然而,又有一人站了起来, 大声应和御史大夫道:“吉大人所言极是!这冉蘅, 莫不是被邪祟附了体了!这等悖礼伤风之事, 焉是堂堂状元之身做得的!应该拘了这个女子,请法师好生作法, 降了她的邪祟才是!”
说这话的, 是南阳侯初平。
他的这番话,比御史大夫的很要狠,直接把墨池打为了妖孽媚主之属。
元幼祺之前坐在御座上, 眼睁睁看着墨池走到殿中,又耳中听着墨池不亚于向自己求婚的话语, 心里面已经说不清楚具体是什么滋味占着上风了。
惊喜, 甜蜜, 羞涩,无措……大概都有一些吧?
没有哪个人,面对自己的心爱之人,在众目睽睽之下,对自己做出了这番举动, 说出了这番言辞之后,还能够无动于衷,心底里毫无波动的。贵为天子,也不例外。

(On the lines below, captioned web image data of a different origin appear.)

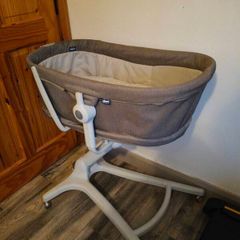 Chicco 4 in 1 bassinet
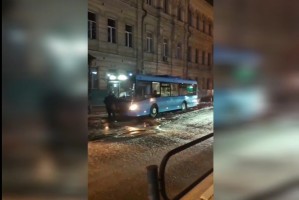 В Астрахани на остановке Большие Исады автобус провалился в яму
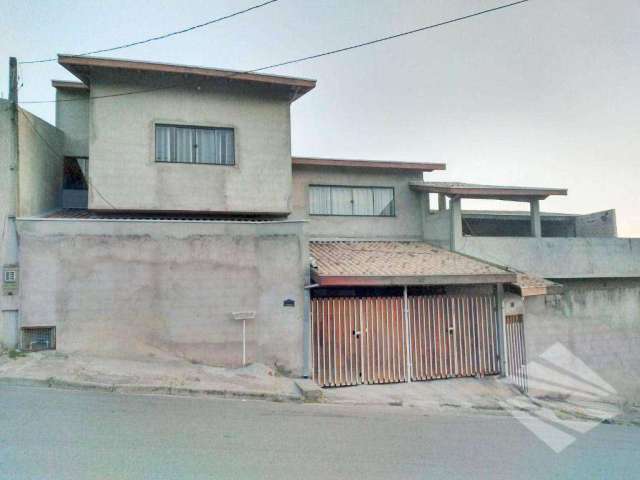 Sobrado à venda, 296 m² por R$ 475.000,00 - Chácaras Silvestre - Taubaté/SP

即便元幼祺的帝王之尊,经年的养气功夫能保证她面上不至于失了分寸,但这样更造成了内心里的那股子强烈的情愫,在胸中激凸捭阖,一颗心脏激动得都要跳飞出嗓子眼儿了。
元幼祺的眼中蓄满了充沛的情绪,目不转睛地凝着墨池风姿绰约的身形。她在平复激动,更在酝酿感情,她要用最好的状态,来回应墨池,让墨池明白地感知到,她有多欢喜她这般!
然而,元幼祺满腹的话尚不曾说出口,就有不长眼的跳出来为难墨池,连什么“礼义廉耻”,什么“邪祟歪道”都搬出来了!
元幼祺的心情,登时从极度的欢喜变作了极度的愤恼,若不是她还顾及着帝王的名声,若不是不想让墨池落得个“媚.诱天子戕害谏臣”的恶名,元幼祺真想马上厉声唤进站殿的武士来,把这两个人架出去,丢入大牢解气。
谁规定的,当了状元就不能向天子求婚的?
这和礼仪、礼法又有什么干系?说白了,那些所谓的“礼教”,大多数难道不是男子规定下来,维护自己的统治,压迫全天下的女子的吗?
还有那个什么请法师的,朕瞧你才是被法师作法作昏了头的!你才是最该被当作邪祟处置的那个!
元幼祺胸口起伏着,蕴了一肚子的怒火。
她要开口,狠狠地训教面前这两个人;她要让她们知道,对于墨池的所作所为,她不仅深以为然,还会坦然接受。
她要让全天下的人都清楚明白地知道,她元幼祺心仪墨池,且要娶墨池为自己的皇后!
元幼祺已经暗自捏紧了拳头,拉开了架势要为了自己和墨池的幸福,与所有的迂腐和邪佞战斗的时候,已经有人抢在前面站了出来——
“邪祟?南阳侯怕不是被家中供养的法师烧香烧昏了脑子?”元君舒冷厉的声音回响在殿中,荡激在所有人的耳畔。
南阳侯初平原本是卯足了力气要将墨池拉下的,可他最惯常做的事便是烧香拜神请法师,一开口说的,便也脱不开这么个模子。他已经料想到会有人驳斥自己,初时还忐忑的,然而当他看清楚最先站出来的,是襄阳郡王的时候,心里面便落底了大半。
一个女子而已,能有什么不得了的言辞作为?
南阳侯于是冷哼一声,指着仍从容站立,浑然不被周遭乱象所动的墨池,“本侯如何,不劳郡王操心!但是她,一个小小女子,在这样堂皇的场合,当着天子与诸公的面,以言辞魅惑天子,企图行不轨之事,这就是妖媚行径!就该被处置!”